Another problem: Joss Whedon wrote this. Joss is talented, but he's not an Alien kinda guy. You can't put wacky jokes or smartmouthed people in these films because it doesn't fit the tone. Cracked.com put it best:

According to him: "They said the lines ... mostly ... but they said them all wrong," he said, before going on to say, "They cast it wrong. And they designed it wrong. And they scored it wrong. They did everything wrong that they could possibly do." So according to Joss, putting Michael Wincott, Ron Perlman, Brad Dourif, J.E. Freeman and Sigourney Weaver in your ALIEN movie is horrible casting.

It's because of Whedon that in the time period Resurrection takes place in, the "Evil Company" of the Alien series, Weyland-Yutani, has been bought out by Wal-Mart. Somebody actually says it in a deleted scene.

A L I E N _V S._ P R E D A T O R: _S U M M E R_ 2004

The whole notion of Aliens vs. Predators had been around for fifteen years before this movie came out. It happened in comic books, video games and even action figures, before it ever happened as a movie. Also: Aliens have faced Superman, Batman, Judge Dredd, several Green Lanterns, and Terminators, but Predators seemed to stick.

Ridley Scott wanted to direct the next Alien film. Then he heard it was going to be Alien vs. Predator and he said, "Goodbye."

At this point the franchise has reached total Godzilla stage. Telling a relatable, empowering story or creating a haunting atmosphere no longer matter. It's just about monsters beating each other up; the people are mere cannon fodder. To make matters worse Fox insisted the first AvP be PG-13, even though everything an Alien does is R-rated, even its own birth. To fit within the limitations, the director had to make gratuitous use of cutaway shots and Predators had to be given Ganon's green blood.

Censorship, though, wasn't the main reason AvP stunk. After all, the original Alien has virtually no gore other than the single Chestburster. But Fox looked at the howling criticism thrown at AvP and determined the next one had to not just be R, but the arr-iest R yet. They took inspiration from the Saw and Hostel movies and made Alien vs. Predator: Requiem little more than nonstop torture.

As of this page's publication AvP:R is the last film released with an Alien in it. But Ridley Scott is back, and this time, he's definitely going to direct the next movie.....as soon as he gets finished directing a movie based on the Monopoly board game.

But not even AvP:R is the biggest sign Aliens are headed for endless mediocrity. This is....
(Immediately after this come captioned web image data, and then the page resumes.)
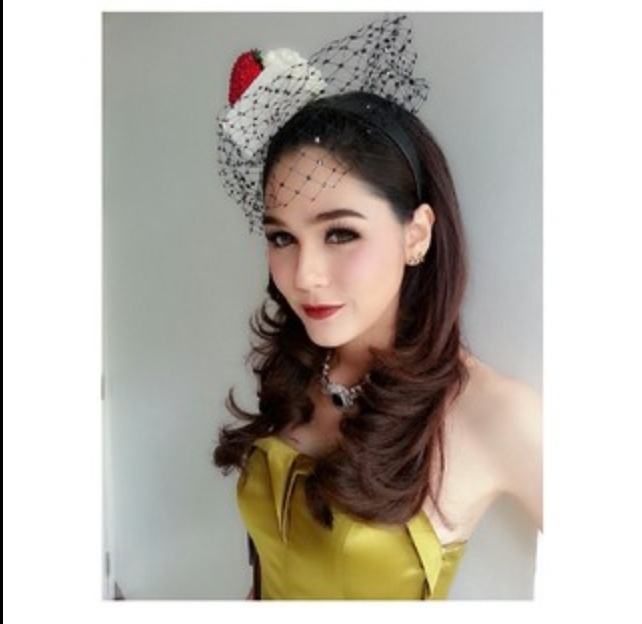 เปะ!!!เวอร์!!!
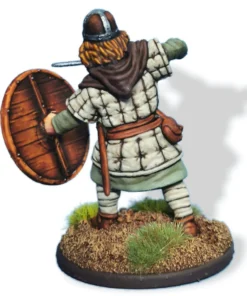 Late Saxons/Anglo Danes - Image 20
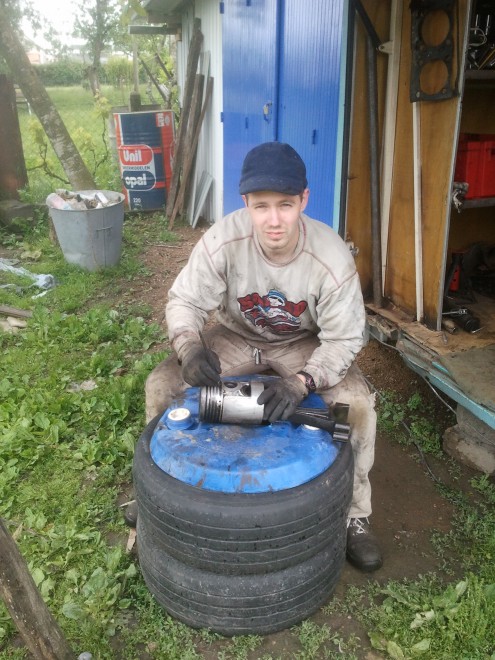 2012-05-20 14.52.09.jpg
F A C E H U G G E R_ P L U S H I E : _F A L L _2007
PICS COURTESY OF X-E

You are a beautiful butterfly!

This is the moment when you KNOW, as a movie monster, that your days of terrorizing humanity are DONE: when they make a plushie out of you. You can drool all you want, you can claw the stuffing out of Predators, you can even come back to your original movie 25 years later and coccoon Dallas to make it scarier -- but if you're a PLUSHIE, you will never be scary again. You have no choice but to resign to an eternity of appearances in cheesy Halloween cartoons, or become a Xenomorph puppet on Sesame Street that teaches counting, or star in young girl fiction as a big sparkly Alien that lives in Seattle.

And if you still don't think so: See the one on the right? That's a chestburster plushie.
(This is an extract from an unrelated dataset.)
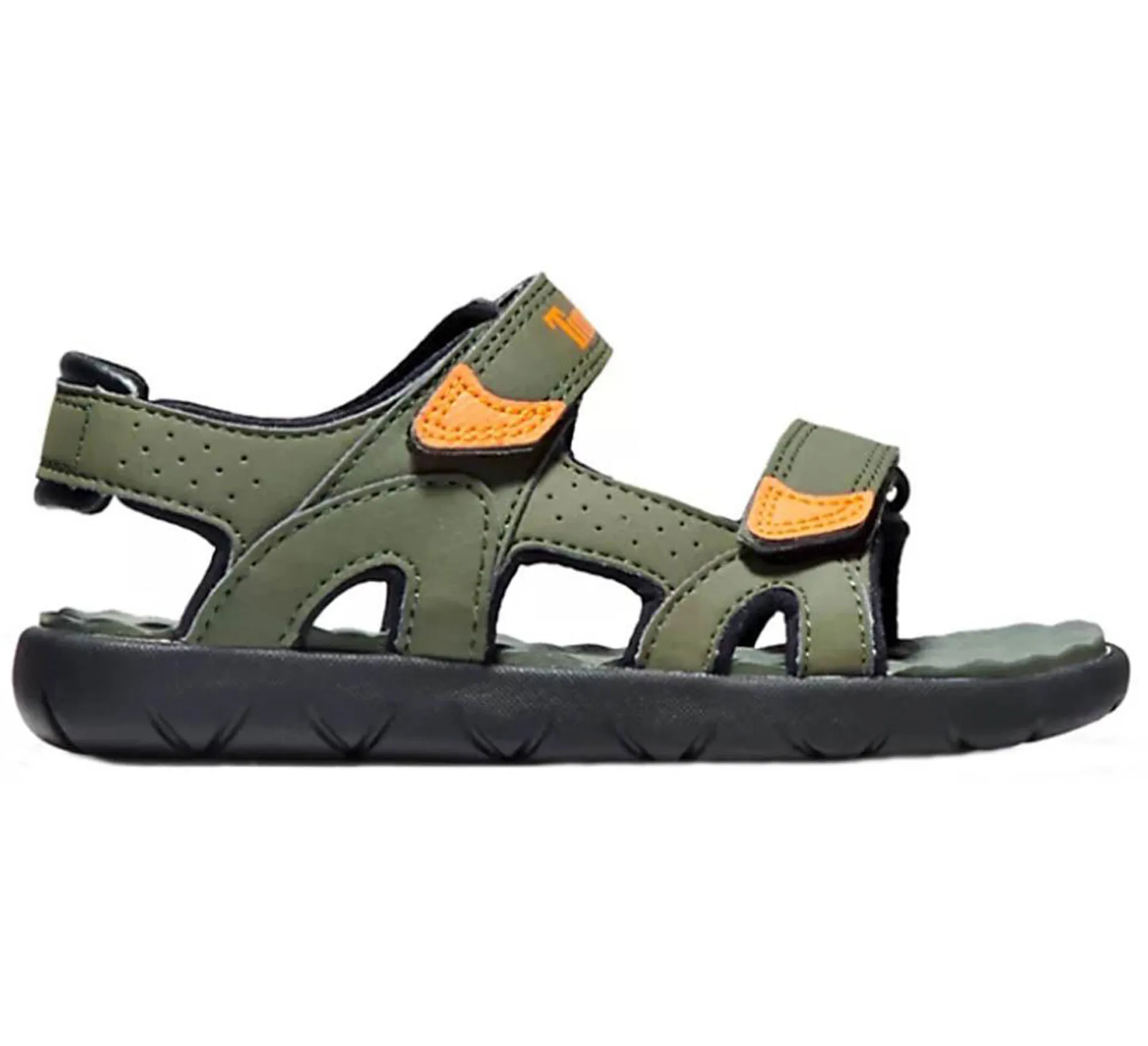 Timberland Perkins Row Sandaal Junior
Even with our old friend Scott at the helm we may never see the franchise's glory days ever return. No matter how many remakes Hollywood will inevitably try, they can't recreate the initial shock, mystery, or fascination captured in the first one. The genie's out of the bottle.

But there may be one thing he can do, if he thinks of it. I don't quite understand why these guys (and Predators) are the only two extraterrestrial species in the universe. The alien (adjective) could be put back into Alien (noun) simply by introducing some new creatures -- creatures we know nothing about. In fact, the entire franchise could have been fresh for sequel upon sequel just by adding new aliens each time, not just the same old celebrities.

Fortunately, that kind of series already exists; it's called Metroid, and you don't just watch the adventure, you LIVE it!